-------- 提示本文

「現代アートというのは、お笑いでいう『ボケ』なんですよ」
そう喝破したのは、日本文化史研究家で『反社会学講座』『昔はよかった病』などの著作でも有名なパオロ・マッツァリーノさんであった。
なんてはじめてみたきっかけは、少し前に地元の焼き鳥屋で一杯やっているとき、後輩アビコ君がこんなことをたずねてきたからだ。
「現代アートって、どうやって鑑賞したらいいんですか?」。
はて面妖な。アビコ君はふだん、スポーツとギャンブルを愛するガテンなタイプで、そういった文化系の趣味など縁が遠い男。
それが唐突に芸術とか、ははーん、さては女の影響だなとアタリをつけてみたところ、
「そうなんすよ、先輩。彼女が現代アートとかいうのにハマってて、困ってるんスよ」。
ビンゴであった。彼は最近、彼女ができたのだが、くだんの女性が友人に誘われて「現代アート展」なるものを観に行ってから、話題の中心がもっぱらそこになっているのだという。
それ自体は優雅な話であり、芸術で心を豊かにするというのはいいことだとは思うのだが、いかんせんアビコ君は、そういう素養がゼロ。
なんといっても我が後輩は、アート系の友人と話していて、レンブラントやフェルメールを
「日本ハムファイターズの助っ人外国人」
とカン違いし、「ゴッホといえばさあ」と、流れでだれかがいったとき、
「龍角散か」
と答えた伝説の男である。アートなど、引越センターしか浮かばないのだ。
そんな男が、彼女と「アート展」なるものに行って困惑するのも無理はなかろう。
アートとのつき合い方といえば、私は大阪芸術大学に通っていた友人が多いから、その手のイベントには、いくつか行ったことはある。
そこは実に多種多様な「アート」で埋めつくされており、絵画あり、彫刻あり、オブジェありと、なんともにぎやか。
もちろん、まったく理解などできない。
なめられてはいかんので、そこは渋面を作り、いかにも芸術を堪能しているようなふりを、仲代達矢並の演技力で周囲にアピールしているが、内実は、
「これの、どこがおもろいねん」

----------------
-------- データ部

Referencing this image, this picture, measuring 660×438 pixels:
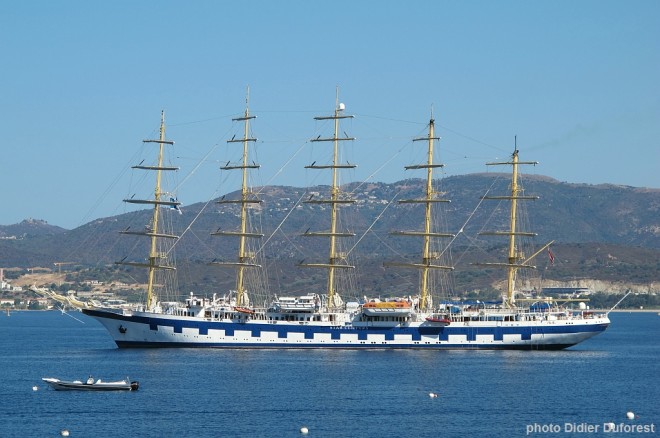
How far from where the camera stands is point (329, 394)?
64438 millimetres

----------------

__課題__
1. 次の記述(a)〜(c)が本文の内容と合っているかを「はい」か「いいえ」で答え、それぞれ判断の根拠となる本文の語句をそのまま引用してください。
(a) アビコ君の彼女は、友人に誘われて現代アート展を観に行った。
(b) 筆者自身が大阪芸術大学に通っていた。
(c) 筆者はアート展の作品をよく理解できた。
2. 本文に基づき、次の問いに答えてください。
(a) パオロ・マッツァリーノさんの著作として挙げられている二作は何か。
(b) アビコ君がふだん愛しているものは何か。
(c) 筆者は誰並の演技力で、芸術を堪能しているふりをしているか。
3. 本文の「なんといっても我が後輩は、ア」から「そんな男が、彼女と「アート展」なるものに行って困惑するのも無理はなかろう。」までの部分を、「フェルメール」を「モネ」に置き換えて書き直してください。

__想定解答__
1.
(a) はい:「くだんの女性が友人に誘われて」
(b) いいえ:「私は大阪芸術大学に通っていた友人が多いから」
(c) いいえ:「もちろん、まったく理解などできない。」

2.
(a) 『反社会学講座』と『昔はよかった病』
(b) スポーツとギャンブル
(c) 仲代達矢並

3.
なんといっても我が後輩は、アート系の友人と話していて、レンブラントやモネを
「日本ハムファイターズの助っ人外国人」
とカン違いし、「ゴッホといえばさあ」と、流れでだれかがいったとき、
「龍角散か」
と答えた伝説の男である。アートなど、引越センターしか浮かばないのだ。
そんな男が、彼女と「アート展」なるものに行って困惑するのも無理はなかろう。